As the seller of tools used in the modern AI gold rush, Nvidia has carved out an effective market niche: it has become a leader in AI technology through its forefront hardware and software infrastructure. The company has created a wide moat by consistently developing cutting-edge AI infrastructure focused on GPUs, data center solutions, and strategic market positioning. Nvidia has secured phenomenal financial returns for its stockholders to date, particularly in the eight quarters of 2023 and 2024, setting a benchmark for success in the technology sector.

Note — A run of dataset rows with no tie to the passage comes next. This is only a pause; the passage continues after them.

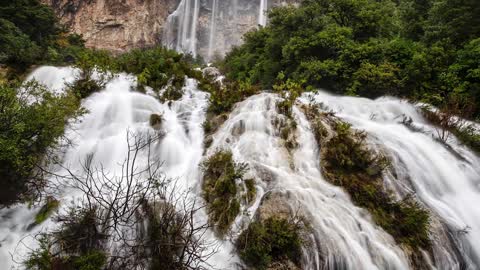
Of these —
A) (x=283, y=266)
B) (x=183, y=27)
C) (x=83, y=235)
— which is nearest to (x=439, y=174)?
(x=283, y=266)

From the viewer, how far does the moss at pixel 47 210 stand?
5337mm

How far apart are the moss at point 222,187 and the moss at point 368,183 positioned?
6.28 ft

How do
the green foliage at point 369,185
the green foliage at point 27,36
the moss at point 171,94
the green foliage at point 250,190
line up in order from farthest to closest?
1. the green foliage at point 27,36
2. the moss at point 171,94
3. the green foliage at point 250,190
4. the green foliage at point 369,185

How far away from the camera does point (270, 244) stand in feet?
15.1

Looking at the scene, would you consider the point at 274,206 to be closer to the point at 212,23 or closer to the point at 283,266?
the point at 283,266

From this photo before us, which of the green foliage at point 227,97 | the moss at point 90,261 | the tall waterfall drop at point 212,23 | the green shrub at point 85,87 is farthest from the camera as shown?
the tall waterfall drop at point 212,23

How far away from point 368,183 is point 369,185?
0.09 m

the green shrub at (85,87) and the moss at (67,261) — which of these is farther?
the green shrub at (85,87)

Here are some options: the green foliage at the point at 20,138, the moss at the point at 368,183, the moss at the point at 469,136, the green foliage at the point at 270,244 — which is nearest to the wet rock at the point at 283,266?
the green foliage at the point at 270,244

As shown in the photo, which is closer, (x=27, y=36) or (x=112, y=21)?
(x=27, y=36)

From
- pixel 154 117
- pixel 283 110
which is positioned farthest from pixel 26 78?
pixel 283 110

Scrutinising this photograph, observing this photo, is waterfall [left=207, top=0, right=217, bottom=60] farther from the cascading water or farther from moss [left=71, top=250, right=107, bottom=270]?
moss [left=71, top=250, right=107, bottom=270]

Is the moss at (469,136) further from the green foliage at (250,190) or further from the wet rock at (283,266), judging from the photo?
the wet rock at (283,266)

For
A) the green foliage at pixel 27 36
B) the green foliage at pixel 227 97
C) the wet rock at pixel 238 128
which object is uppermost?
the green foliage at pixel 27 36
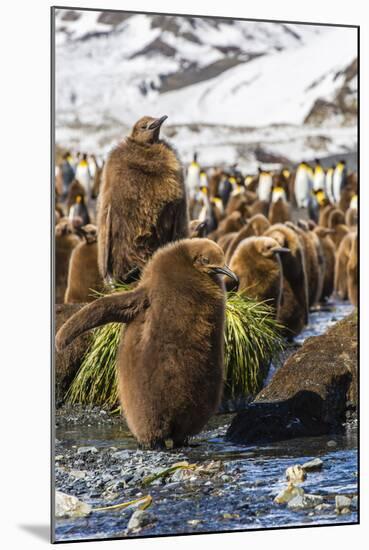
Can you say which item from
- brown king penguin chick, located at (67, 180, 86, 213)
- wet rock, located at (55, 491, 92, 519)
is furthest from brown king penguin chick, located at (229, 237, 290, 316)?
wet rock, located at (55, 491, 92, 519)

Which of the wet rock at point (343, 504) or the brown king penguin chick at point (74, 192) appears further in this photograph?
the wet rock at point (343, 504)

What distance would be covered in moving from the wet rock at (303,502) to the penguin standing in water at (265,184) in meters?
1.54

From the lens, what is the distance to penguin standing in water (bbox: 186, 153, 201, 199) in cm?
605

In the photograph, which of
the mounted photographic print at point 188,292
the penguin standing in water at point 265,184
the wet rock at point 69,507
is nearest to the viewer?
the wet rock at point 69,507

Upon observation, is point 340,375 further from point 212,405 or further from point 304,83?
point 304,83

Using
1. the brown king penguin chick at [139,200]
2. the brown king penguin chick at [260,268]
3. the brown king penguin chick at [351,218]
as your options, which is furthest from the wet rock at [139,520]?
the brown king penguin chick at [351,218]

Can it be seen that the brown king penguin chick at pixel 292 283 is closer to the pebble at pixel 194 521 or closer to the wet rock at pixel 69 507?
the pebble at pixel 194 521

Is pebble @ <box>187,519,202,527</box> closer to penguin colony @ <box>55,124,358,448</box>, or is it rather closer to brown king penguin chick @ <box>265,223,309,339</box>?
penguin colony @ <box>55,124,358,448</box>

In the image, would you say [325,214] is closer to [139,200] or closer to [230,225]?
[230,225]

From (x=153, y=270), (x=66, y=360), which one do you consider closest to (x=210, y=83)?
(x=153, y=270)

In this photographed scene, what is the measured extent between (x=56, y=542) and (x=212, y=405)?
980 millimetres

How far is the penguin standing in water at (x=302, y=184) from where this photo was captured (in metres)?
6.20

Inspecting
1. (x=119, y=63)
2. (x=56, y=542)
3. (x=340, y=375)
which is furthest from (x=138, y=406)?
(x=119, y=63)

Nvidia has been confronting consistent challenges from domestic competitors such as AMD and Intel, as well as global rivals like Huawei in China. Will it face a decrease in customer demand or a drop in its gross margins? How will it cope with geopolitical risks related to trade conflicts and restrictions on AI product sales? The emergence of DeepSeek may trigger a decline in demand for Nvidia’s expensive, high-end chips. We have yet to witness Nvidia’s continued technological innovation and its ability to sustain its competitive and strategic edge.
NOTES
1We acknowledge that two data sources may yield slightly different stock-return estimates due to rounding and data-processing differences. To the best of our knowledge, the EOD Historical Data API is the primary source for stock-return estimates in Table 1, Table 2 and the accompanying narrative in Section 3.8 (A Marathon for Long-Run Investing), which covers NVIDIA, the “Magnificent Seven” high-tech companies, and the three major U.S. indices (S&P 500, Nasdaq Composite, and Dow Jones Industrial Average). A separate data source, NVIDIA’s adjusted closing prices from Yahoo Finance, was used for the company’s 2023-2024 return in Section 3.6 (Return on Stock Investment), with the last trading days of 2023 and 2024 as endpoints. Such discrepancies may arise from differences in how corporate actions are treated, whether prices are adjusted or unadjusted, dividends, rounding, and the exact period dates used. Full data and calculation details are provided in the Methods section.